──────── Supplied material ────────

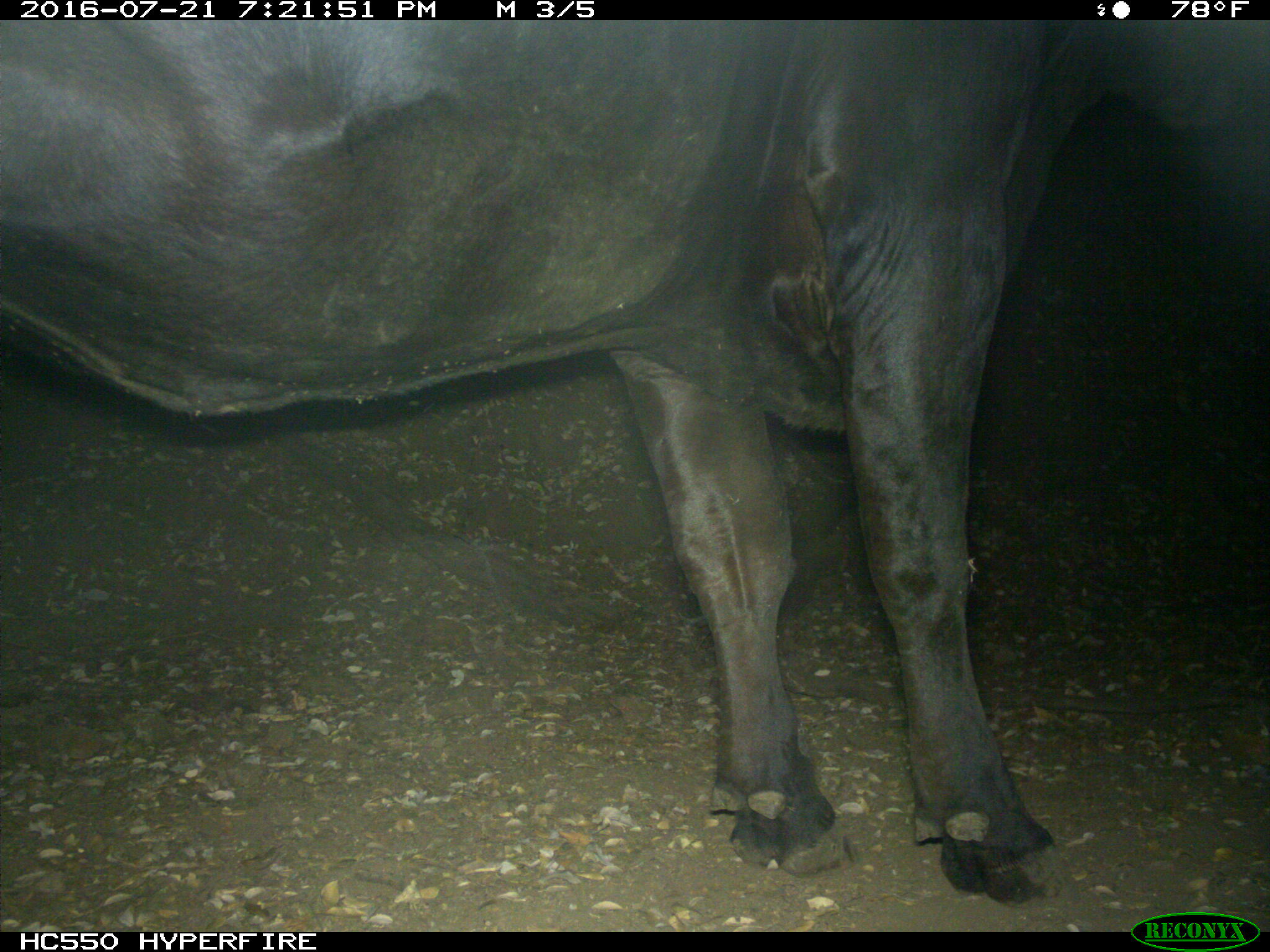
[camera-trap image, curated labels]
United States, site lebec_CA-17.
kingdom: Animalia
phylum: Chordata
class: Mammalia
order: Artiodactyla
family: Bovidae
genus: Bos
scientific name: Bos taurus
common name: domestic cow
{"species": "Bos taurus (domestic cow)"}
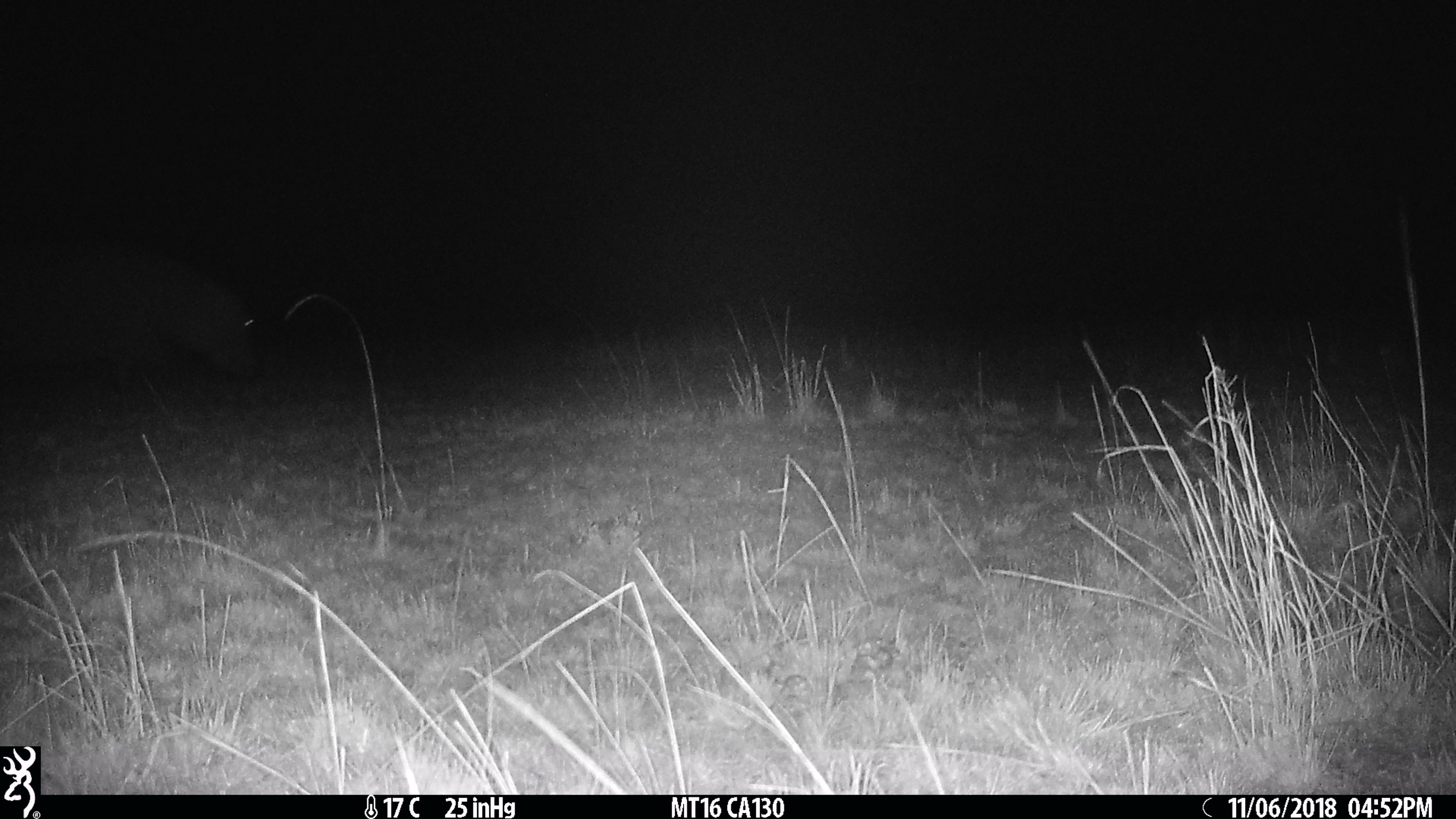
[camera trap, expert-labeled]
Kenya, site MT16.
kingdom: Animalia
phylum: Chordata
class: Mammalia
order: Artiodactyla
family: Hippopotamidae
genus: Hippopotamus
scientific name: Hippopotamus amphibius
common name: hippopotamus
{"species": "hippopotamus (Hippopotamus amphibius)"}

────────

(Task statement) Filter the entries down to the lines that include the string "name".

(Answer space)
scientific name: Bos taurus
common name: domestic cow
scientific name: Hippopotamus amphibius
common name: hippopotamus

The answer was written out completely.